Render the records from the line containing "Does point (381, 158)" through the end of the records as a Markdown table with the columns Row and Text. Number each line and skip blank lines.

___ INPUT RECORDS ___

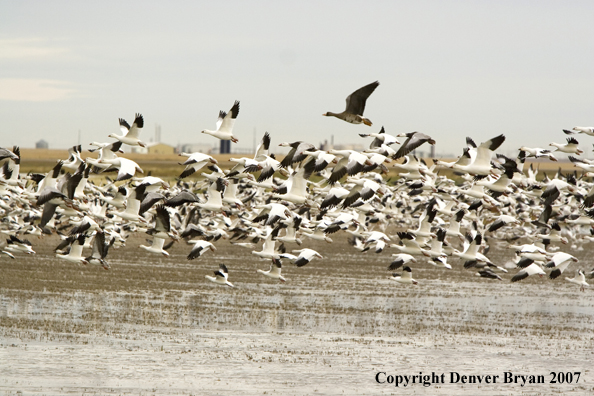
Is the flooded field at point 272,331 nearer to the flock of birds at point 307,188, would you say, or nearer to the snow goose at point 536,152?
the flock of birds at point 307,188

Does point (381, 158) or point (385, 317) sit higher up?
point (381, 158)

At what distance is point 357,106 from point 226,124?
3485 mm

___

§ FINISHED ANSWER:
| Row | Text |
|---|---|
| 1 | Does point (381, 158) or point (385, 317) sit higher up? |
| 2 | point (381, 158) |
| 3 | At what distance is point 357,106 from point 226,124? |
| 4 | 3485 mm |